Items from a dataset:
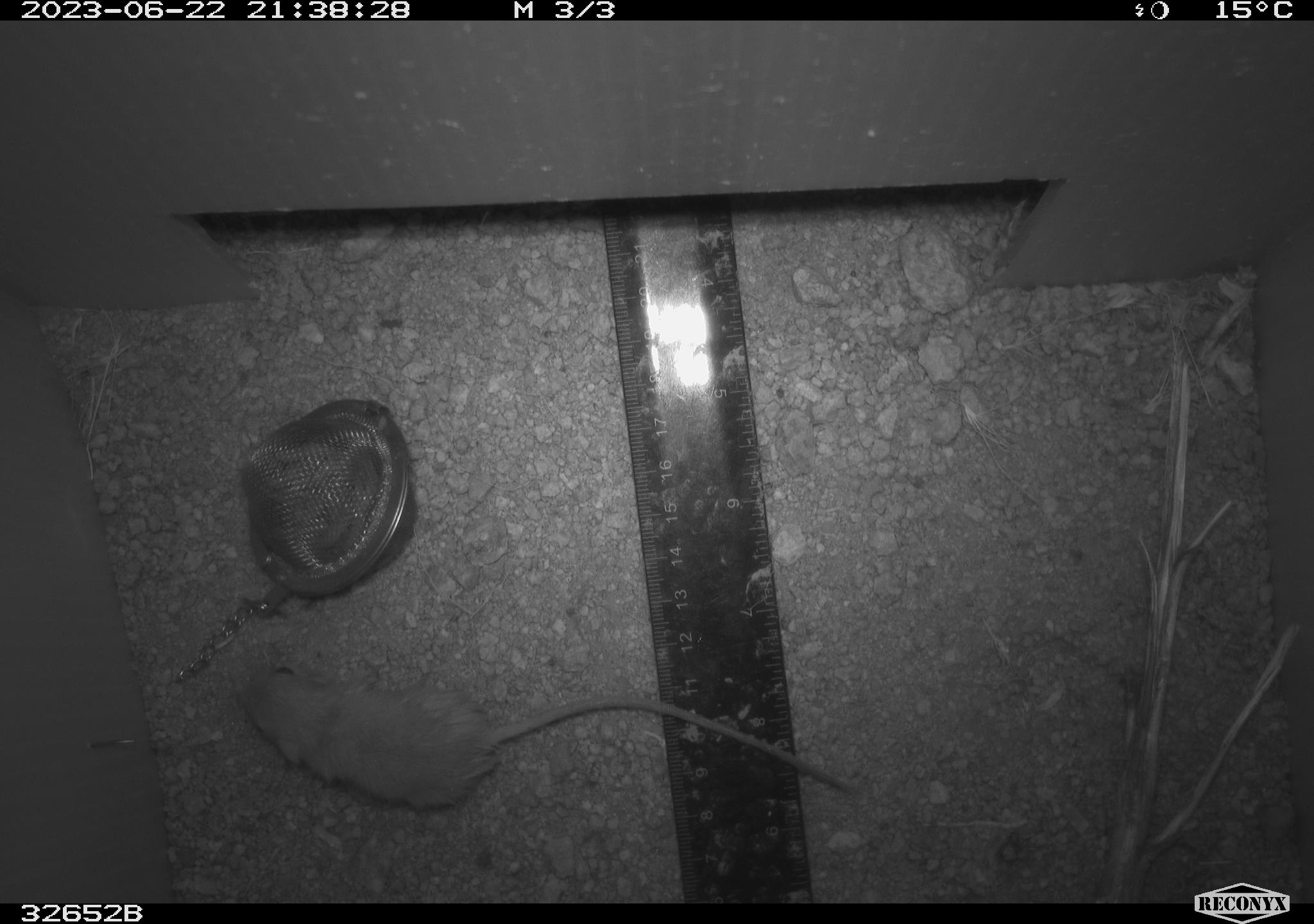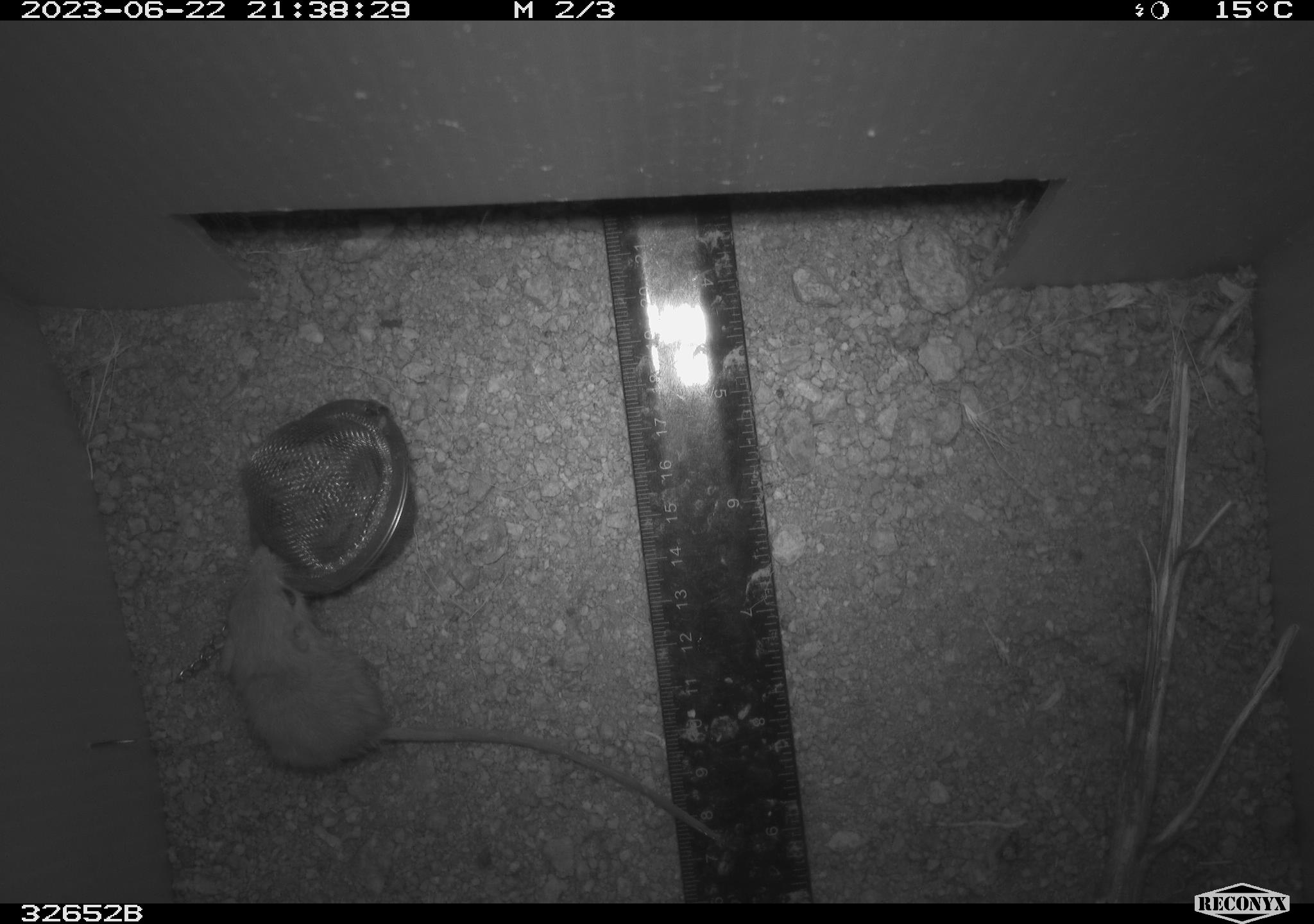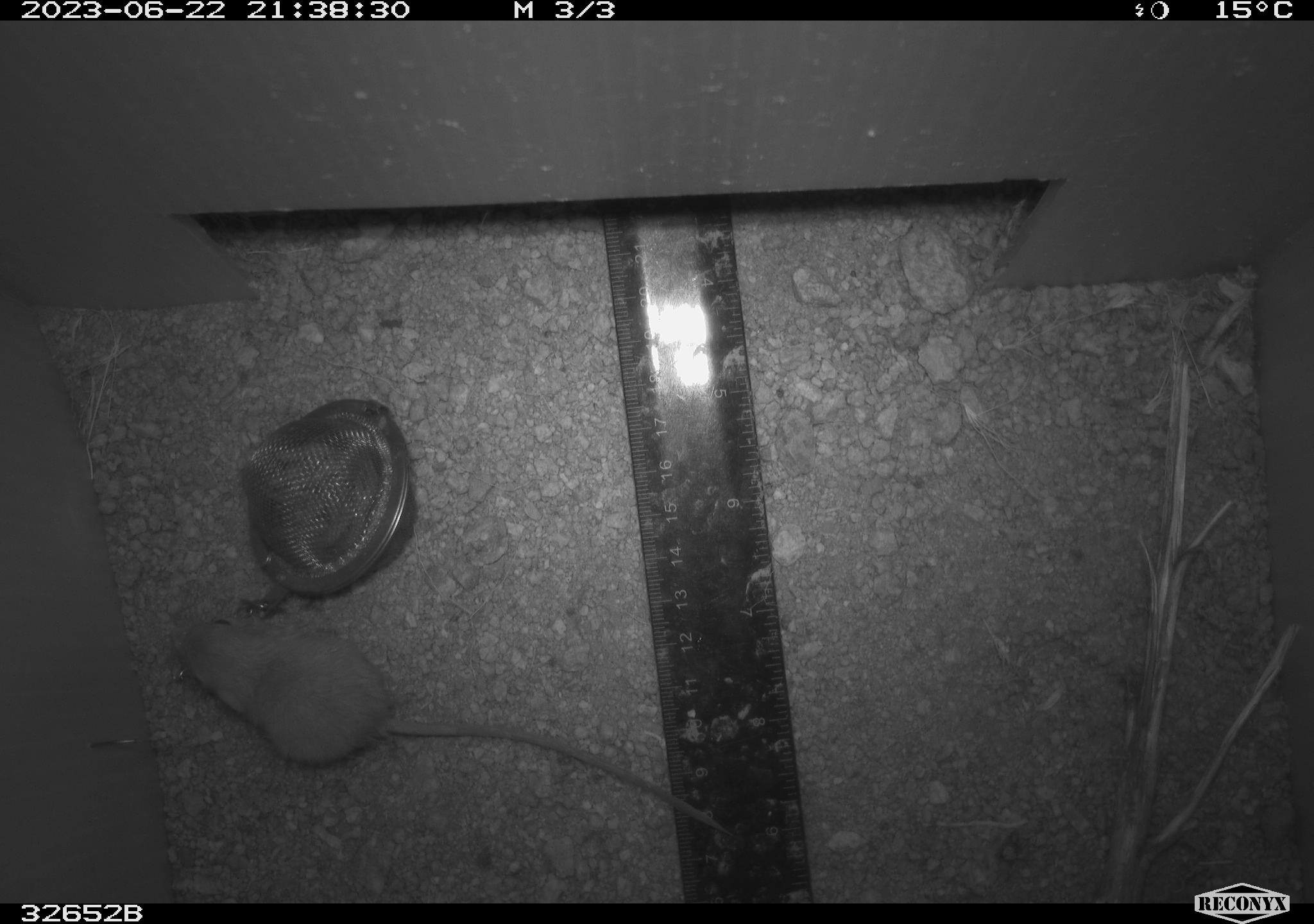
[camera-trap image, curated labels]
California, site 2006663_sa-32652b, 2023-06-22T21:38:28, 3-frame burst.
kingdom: Animalia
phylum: Chordata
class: Mammalia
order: Rodentia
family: Heteromyidae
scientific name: Heteromyidae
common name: kangaroo rats and pocket mice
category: heteromyidae family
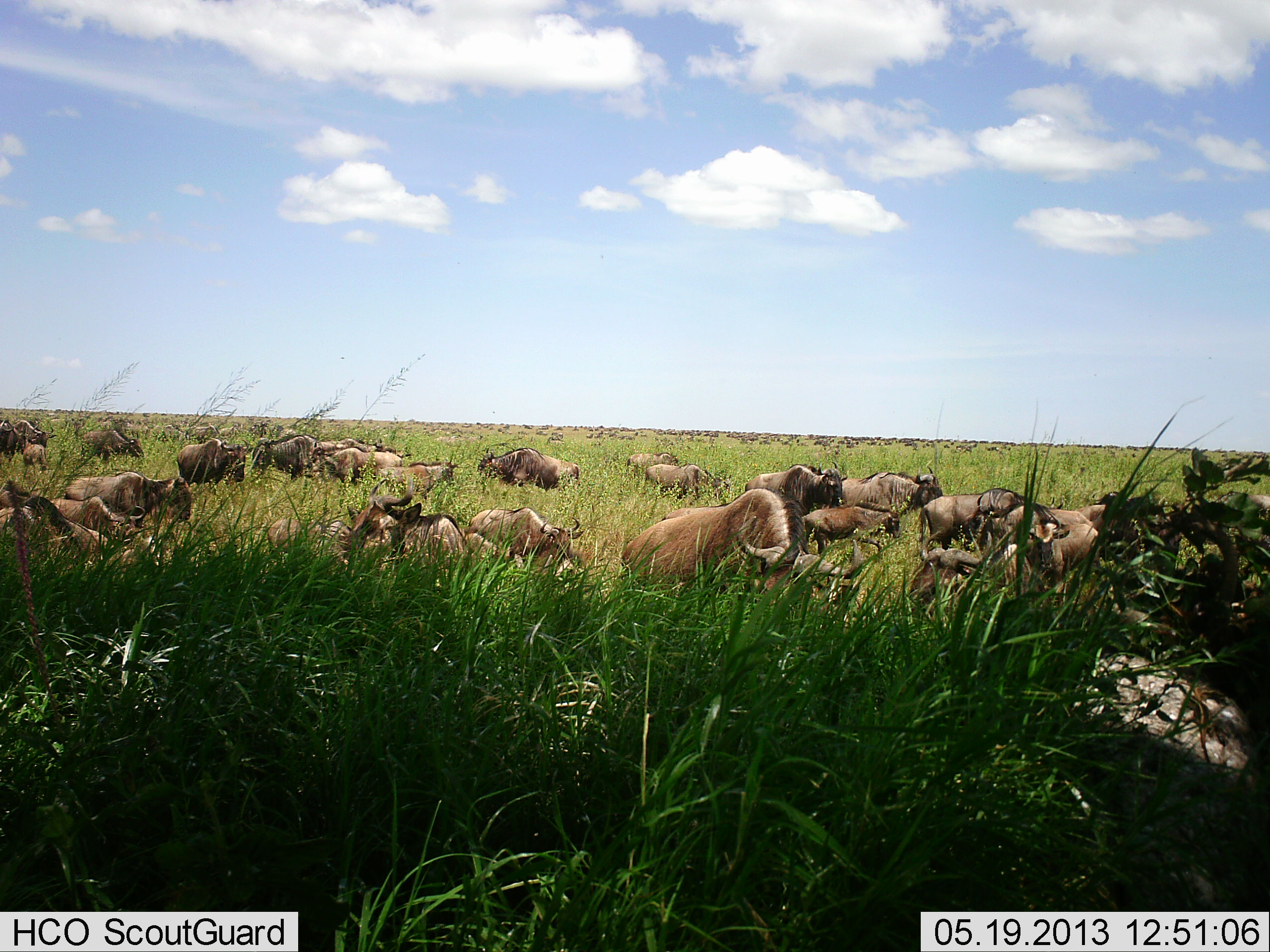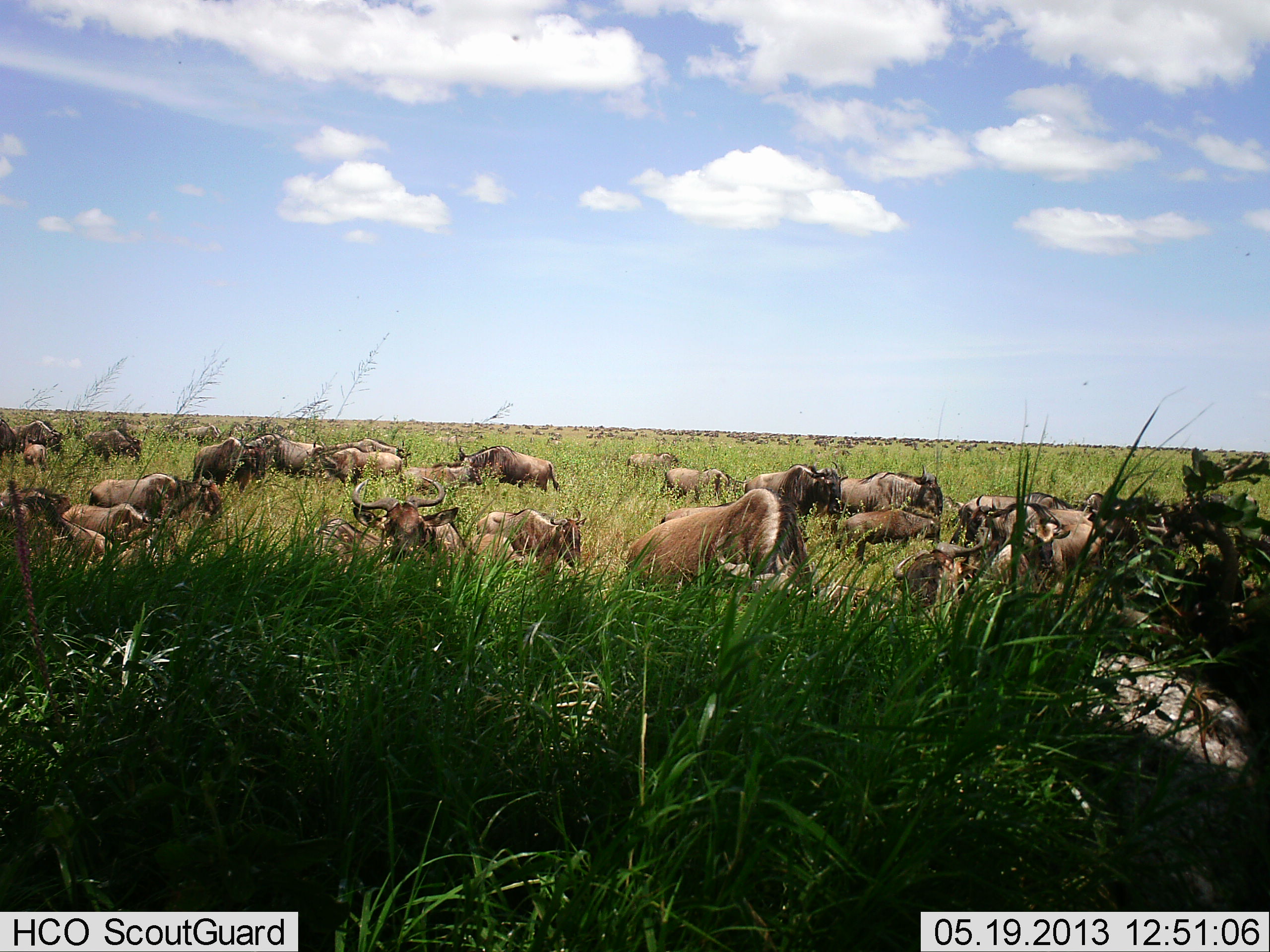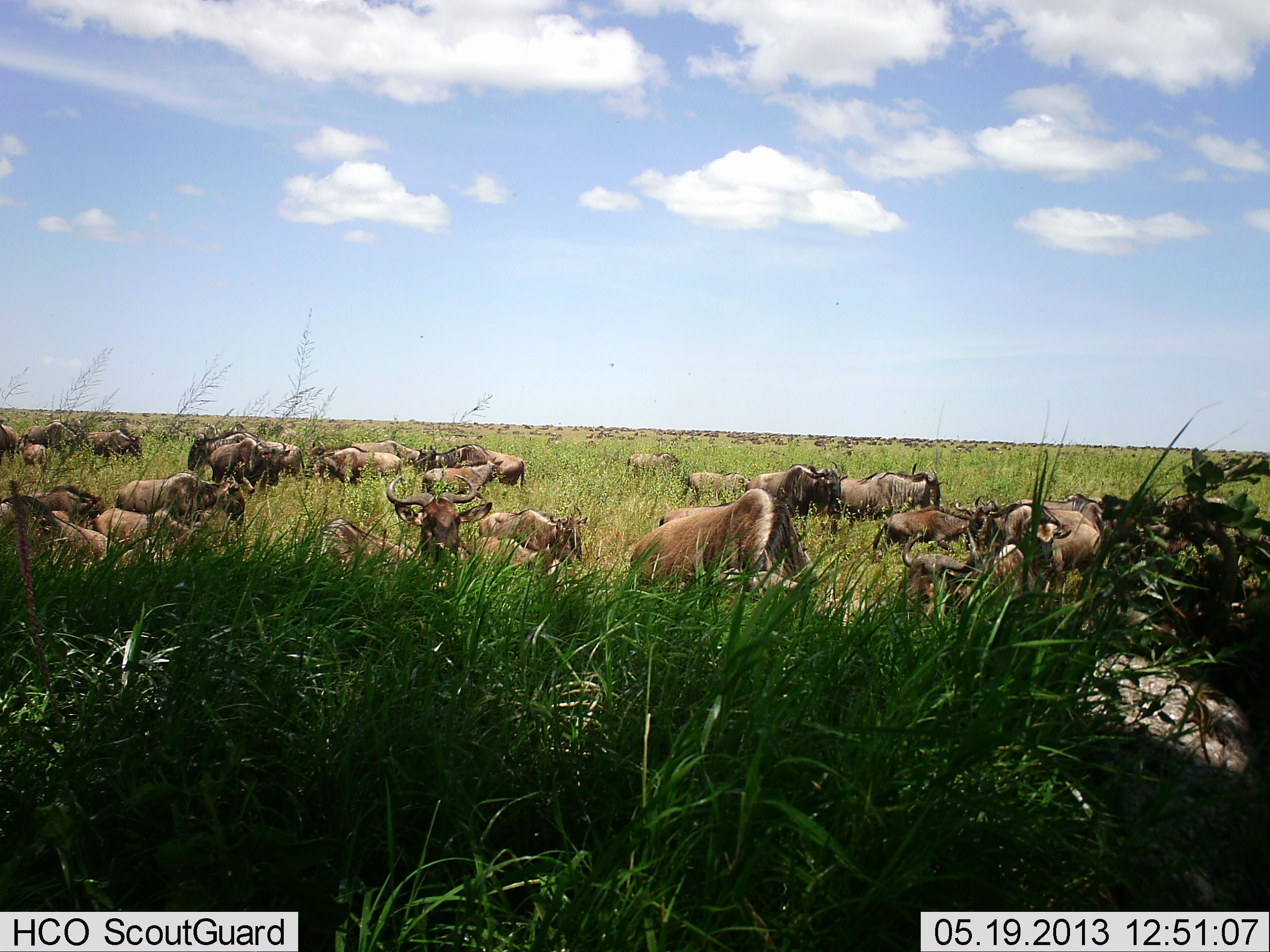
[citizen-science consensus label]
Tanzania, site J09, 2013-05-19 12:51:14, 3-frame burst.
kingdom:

** TRY IT **
Collect the complete line wherever the string "burst" appears in the records.

** RESPONSE FOR THIS EXERCISE **
California, site 2006663_sa-32652b, 2023-06-22T21:38:28, 3-frame burst.
Tanzania, site J09, 2013-05-19 12:51:14, 3-frame burst.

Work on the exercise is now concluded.